● Objective:
Please copy word for word the part of the lines that opens with the line containing "Of pixel 368" and closes with the line containing "0.77 meters", keeping both of those lines.

(Data items)

[Start]

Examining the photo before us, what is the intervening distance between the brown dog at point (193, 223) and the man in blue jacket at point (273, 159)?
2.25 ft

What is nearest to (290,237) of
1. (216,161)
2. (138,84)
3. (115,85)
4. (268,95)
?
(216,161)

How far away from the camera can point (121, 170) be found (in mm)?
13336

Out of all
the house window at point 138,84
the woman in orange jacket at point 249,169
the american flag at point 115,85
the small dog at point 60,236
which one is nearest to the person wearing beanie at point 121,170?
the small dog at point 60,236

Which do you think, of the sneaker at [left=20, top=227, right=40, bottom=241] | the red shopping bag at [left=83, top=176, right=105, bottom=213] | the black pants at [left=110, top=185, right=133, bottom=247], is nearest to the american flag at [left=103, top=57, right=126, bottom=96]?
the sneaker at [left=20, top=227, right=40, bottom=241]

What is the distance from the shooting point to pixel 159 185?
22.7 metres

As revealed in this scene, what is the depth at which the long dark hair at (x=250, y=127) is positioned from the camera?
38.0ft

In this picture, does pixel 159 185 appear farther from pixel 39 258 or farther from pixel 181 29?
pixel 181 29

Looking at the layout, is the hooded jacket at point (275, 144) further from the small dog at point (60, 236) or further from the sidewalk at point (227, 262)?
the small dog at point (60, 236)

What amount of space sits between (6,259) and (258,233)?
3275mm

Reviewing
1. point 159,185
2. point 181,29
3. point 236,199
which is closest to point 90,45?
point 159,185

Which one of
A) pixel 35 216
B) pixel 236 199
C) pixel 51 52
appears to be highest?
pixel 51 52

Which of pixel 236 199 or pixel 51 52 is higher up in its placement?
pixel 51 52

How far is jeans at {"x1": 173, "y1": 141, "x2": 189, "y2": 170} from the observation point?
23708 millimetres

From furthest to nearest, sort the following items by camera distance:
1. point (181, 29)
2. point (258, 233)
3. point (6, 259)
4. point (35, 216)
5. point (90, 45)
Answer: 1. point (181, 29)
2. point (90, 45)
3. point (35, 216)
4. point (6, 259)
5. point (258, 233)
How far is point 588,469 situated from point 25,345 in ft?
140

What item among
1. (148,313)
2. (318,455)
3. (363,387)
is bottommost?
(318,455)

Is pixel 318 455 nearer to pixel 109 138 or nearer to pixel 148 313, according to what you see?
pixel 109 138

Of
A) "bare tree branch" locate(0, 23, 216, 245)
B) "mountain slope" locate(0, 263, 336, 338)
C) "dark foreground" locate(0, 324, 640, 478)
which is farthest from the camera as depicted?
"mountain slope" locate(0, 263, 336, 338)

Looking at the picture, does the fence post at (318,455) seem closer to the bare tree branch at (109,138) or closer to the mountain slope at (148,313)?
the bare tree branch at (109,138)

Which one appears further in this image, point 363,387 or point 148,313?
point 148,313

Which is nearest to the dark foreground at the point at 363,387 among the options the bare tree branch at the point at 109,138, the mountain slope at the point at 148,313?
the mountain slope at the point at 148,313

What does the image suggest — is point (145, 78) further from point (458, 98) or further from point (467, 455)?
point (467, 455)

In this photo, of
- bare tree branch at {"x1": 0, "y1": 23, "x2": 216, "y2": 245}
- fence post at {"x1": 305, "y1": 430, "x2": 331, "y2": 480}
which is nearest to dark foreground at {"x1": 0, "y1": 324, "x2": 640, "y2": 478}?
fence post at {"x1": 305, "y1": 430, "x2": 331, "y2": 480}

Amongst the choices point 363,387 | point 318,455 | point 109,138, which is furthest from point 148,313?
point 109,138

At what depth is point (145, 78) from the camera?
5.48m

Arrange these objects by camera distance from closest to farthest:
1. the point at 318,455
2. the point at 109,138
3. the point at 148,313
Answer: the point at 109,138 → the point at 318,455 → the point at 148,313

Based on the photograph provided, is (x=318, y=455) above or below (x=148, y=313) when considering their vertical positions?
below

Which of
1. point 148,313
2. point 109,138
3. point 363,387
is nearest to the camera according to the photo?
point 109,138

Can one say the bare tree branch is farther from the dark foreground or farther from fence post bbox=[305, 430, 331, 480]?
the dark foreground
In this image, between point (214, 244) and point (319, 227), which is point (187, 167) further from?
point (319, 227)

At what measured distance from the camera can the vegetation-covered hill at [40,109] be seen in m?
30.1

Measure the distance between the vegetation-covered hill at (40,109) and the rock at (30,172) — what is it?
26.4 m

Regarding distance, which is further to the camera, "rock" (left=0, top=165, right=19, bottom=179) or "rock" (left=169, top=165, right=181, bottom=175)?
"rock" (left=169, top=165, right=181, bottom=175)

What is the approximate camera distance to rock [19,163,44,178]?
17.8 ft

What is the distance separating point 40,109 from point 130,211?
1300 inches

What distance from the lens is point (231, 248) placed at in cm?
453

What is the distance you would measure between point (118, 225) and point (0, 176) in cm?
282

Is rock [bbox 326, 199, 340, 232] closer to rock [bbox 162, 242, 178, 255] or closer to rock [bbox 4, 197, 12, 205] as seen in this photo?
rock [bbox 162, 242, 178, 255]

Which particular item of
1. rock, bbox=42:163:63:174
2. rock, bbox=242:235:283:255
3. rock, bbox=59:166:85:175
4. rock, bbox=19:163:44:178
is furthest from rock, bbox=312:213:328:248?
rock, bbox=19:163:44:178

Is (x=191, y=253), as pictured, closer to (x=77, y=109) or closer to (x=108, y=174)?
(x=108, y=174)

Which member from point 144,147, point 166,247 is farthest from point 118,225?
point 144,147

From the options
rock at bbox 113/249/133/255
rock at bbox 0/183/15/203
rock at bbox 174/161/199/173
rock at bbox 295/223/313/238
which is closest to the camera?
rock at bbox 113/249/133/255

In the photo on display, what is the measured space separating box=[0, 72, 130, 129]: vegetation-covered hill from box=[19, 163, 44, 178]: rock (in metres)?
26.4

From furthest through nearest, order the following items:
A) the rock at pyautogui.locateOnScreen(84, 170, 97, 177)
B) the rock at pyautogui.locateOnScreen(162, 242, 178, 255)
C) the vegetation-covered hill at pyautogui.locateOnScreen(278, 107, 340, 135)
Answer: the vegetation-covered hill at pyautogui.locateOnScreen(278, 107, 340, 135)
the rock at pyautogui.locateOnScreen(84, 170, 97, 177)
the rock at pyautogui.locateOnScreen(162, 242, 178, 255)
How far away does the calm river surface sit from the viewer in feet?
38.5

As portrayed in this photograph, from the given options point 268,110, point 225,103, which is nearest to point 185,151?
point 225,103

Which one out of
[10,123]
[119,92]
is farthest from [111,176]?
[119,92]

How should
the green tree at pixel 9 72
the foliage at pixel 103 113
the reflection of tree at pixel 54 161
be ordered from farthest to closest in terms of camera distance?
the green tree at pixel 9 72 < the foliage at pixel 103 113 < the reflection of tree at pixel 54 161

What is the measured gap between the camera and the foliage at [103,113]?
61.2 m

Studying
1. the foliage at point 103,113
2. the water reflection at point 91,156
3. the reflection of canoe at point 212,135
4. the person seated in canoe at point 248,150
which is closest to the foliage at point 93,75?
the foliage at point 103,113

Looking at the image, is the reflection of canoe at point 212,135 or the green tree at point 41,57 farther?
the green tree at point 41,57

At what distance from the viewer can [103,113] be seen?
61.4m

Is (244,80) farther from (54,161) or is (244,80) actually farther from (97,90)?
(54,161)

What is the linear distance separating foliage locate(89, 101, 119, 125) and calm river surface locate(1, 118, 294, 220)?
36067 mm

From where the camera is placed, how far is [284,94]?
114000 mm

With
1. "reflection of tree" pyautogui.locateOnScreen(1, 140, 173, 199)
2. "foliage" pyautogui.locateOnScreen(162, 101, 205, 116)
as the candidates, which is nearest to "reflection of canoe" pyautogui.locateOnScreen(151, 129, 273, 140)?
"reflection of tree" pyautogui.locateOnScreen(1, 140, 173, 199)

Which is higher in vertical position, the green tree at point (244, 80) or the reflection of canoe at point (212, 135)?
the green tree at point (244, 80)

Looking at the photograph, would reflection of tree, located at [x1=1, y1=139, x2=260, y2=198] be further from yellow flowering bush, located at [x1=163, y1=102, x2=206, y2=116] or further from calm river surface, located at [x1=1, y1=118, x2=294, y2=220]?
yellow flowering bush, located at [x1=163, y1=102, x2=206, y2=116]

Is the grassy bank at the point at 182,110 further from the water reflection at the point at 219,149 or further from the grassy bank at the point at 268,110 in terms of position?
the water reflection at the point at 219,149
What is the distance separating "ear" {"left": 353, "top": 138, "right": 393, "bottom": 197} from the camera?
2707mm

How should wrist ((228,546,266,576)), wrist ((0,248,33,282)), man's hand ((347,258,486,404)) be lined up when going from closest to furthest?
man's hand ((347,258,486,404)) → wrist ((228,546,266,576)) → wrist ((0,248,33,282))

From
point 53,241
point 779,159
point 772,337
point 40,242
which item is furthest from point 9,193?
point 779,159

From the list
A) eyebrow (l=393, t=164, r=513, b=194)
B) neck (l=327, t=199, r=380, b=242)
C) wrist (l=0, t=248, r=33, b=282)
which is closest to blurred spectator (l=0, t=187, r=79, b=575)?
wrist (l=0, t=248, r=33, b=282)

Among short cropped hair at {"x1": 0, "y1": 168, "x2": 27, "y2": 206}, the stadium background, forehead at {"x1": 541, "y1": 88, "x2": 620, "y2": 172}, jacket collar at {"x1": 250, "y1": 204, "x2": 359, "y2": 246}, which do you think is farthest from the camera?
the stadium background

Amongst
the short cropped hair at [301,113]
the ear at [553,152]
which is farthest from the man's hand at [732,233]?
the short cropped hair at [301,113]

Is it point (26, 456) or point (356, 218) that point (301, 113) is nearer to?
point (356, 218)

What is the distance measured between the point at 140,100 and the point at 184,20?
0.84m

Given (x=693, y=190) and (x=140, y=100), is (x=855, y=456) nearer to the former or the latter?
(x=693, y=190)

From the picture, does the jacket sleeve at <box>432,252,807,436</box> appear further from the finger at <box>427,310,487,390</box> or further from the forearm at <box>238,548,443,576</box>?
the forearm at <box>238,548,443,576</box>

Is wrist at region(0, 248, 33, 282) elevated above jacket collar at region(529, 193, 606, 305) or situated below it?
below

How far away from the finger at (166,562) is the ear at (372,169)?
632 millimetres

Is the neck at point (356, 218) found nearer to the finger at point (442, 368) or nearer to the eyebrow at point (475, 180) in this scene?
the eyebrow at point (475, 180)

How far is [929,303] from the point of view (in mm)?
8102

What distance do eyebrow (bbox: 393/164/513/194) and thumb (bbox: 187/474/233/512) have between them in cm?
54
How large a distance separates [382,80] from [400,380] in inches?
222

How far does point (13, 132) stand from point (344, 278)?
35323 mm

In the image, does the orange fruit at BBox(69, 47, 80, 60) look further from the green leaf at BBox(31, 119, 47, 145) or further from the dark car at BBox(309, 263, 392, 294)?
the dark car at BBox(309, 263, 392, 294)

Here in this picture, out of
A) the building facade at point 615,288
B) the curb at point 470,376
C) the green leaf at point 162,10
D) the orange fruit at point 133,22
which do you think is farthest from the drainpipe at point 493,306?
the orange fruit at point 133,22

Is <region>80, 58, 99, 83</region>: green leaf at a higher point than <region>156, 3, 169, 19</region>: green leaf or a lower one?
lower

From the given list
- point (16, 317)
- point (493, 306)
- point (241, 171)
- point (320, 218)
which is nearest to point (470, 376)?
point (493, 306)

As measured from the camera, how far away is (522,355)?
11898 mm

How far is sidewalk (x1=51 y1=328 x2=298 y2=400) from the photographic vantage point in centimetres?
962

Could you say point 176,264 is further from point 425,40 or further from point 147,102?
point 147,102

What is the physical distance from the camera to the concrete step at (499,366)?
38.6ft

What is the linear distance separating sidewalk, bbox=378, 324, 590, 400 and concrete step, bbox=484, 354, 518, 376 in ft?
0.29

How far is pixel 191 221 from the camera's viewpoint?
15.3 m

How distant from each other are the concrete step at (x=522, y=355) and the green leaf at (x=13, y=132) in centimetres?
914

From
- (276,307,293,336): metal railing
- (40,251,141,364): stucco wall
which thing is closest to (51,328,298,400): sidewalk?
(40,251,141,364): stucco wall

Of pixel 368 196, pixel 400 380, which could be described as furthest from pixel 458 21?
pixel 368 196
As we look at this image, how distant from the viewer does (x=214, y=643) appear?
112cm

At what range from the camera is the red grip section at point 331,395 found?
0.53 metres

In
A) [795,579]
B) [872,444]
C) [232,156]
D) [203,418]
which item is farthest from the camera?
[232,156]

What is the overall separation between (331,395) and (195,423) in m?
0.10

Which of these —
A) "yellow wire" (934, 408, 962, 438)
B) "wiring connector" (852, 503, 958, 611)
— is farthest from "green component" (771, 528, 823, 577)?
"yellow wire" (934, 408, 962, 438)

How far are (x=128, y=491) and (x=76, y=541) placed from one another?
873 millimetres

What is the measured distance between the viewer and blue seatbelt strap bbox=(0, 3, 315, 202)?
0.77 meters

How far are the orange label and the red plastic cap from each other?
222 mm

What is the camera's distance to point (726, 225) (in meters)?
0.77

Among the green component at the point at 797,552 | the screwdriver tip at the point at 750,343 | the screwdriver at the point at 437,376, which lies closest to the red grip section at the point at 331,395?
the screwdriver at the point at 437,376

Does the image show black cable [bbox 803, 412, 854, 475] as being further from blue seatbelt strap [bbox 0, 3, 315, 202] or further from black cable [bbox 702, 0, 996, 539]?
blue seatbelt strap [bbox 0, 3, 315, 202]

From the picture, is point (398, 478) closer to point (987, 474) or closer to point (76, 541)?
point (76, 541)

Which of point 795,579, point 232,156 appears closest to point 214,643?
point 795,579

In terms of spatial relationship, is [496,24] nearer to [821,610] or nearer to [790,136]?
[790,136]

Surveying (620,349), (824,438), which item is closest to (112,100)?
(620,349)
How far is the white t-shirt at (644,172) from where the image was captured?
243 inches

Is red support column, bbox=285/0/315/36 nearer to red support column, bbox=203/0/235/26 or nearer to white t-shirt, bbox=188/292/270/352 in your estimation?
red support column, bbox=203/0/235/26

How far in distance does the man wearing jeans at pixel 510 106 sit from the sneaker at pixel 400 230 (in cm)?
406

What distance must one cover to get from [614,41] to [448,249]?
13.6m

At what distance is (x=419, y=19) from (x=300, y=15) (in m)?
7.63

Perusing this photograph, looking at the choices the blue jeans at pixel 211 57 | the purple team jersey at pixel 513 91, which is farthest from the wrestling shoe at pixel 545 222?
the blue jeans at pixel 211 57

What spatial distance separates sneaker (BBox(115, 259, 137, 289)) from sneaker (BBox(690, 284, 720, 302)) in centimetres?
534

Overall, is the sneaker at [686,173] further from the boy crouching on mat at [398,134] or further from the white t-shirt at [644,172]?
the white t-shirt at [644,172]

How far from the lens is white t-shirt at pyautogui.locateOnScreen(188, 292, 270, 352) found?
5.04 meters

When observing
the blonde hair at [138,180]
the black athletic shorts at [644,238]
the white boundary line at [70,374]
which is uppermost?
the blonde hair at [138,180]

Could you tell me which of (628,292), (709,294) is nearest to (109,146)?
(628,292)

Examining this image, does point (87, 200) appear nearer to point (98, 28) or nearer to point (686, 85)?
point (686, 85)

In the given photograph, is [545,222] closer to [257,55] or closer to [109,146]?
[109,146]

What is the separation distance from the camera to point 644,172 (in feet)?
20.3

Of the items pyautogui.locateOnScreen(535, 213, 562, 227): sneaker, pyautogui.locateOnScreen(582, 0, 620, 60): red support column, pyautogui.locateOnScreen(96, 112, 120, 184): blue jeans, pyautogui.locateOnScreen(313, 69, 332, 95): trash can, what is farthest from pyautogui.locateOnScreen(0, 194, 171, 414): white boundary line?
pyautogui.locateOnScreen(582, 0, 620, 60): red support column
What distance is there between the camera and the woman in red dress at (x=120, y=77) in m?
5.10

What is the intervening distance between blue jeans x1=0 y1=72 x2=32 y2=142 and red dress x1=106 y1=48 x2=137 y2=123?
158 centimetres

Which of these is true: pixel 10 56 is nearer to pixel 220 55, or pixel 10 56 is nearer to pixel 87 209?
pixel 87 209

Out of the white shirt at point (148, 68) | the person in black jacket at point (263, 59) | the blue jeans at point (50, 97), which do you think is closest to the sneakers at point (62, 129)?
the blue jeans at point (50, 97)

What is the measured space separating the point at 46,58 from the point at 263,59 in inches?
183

[End]

● Solution:
Of pixel 368 196, pixel 400 380, which could be described as furthest from pixel 458 21?
pixel 368 196
As we look at this image, how distant from the viewer does (x=214, y=643) appear?
112cm

At what range from the camera is the red grip section at point 331,395 found?
0.53 metres

In
A) [795,579]
B) [872,444]
C) [232,156]
D) [203,418]
which item is farthest from the camera?
[232,156]

What is the overall separation between (331,395) and (195,423) in m?
0.10

Which of these —
A) "yellow wire" (934, 408, 962, 438)
B) "wiring connector" (852, 503, 958, 611)
— is farthest from "green component" (771, 528, 823, 577)?
"yellow wire" (934, 408, 962, 438)

How far are (x=128, y=491) and (x=76, y=541) placed from one another?
873 millimetres

What is the measured distance between the viewer and blue seatbelt strap bbox=(0, 3, 315, 202)?
0.77 meters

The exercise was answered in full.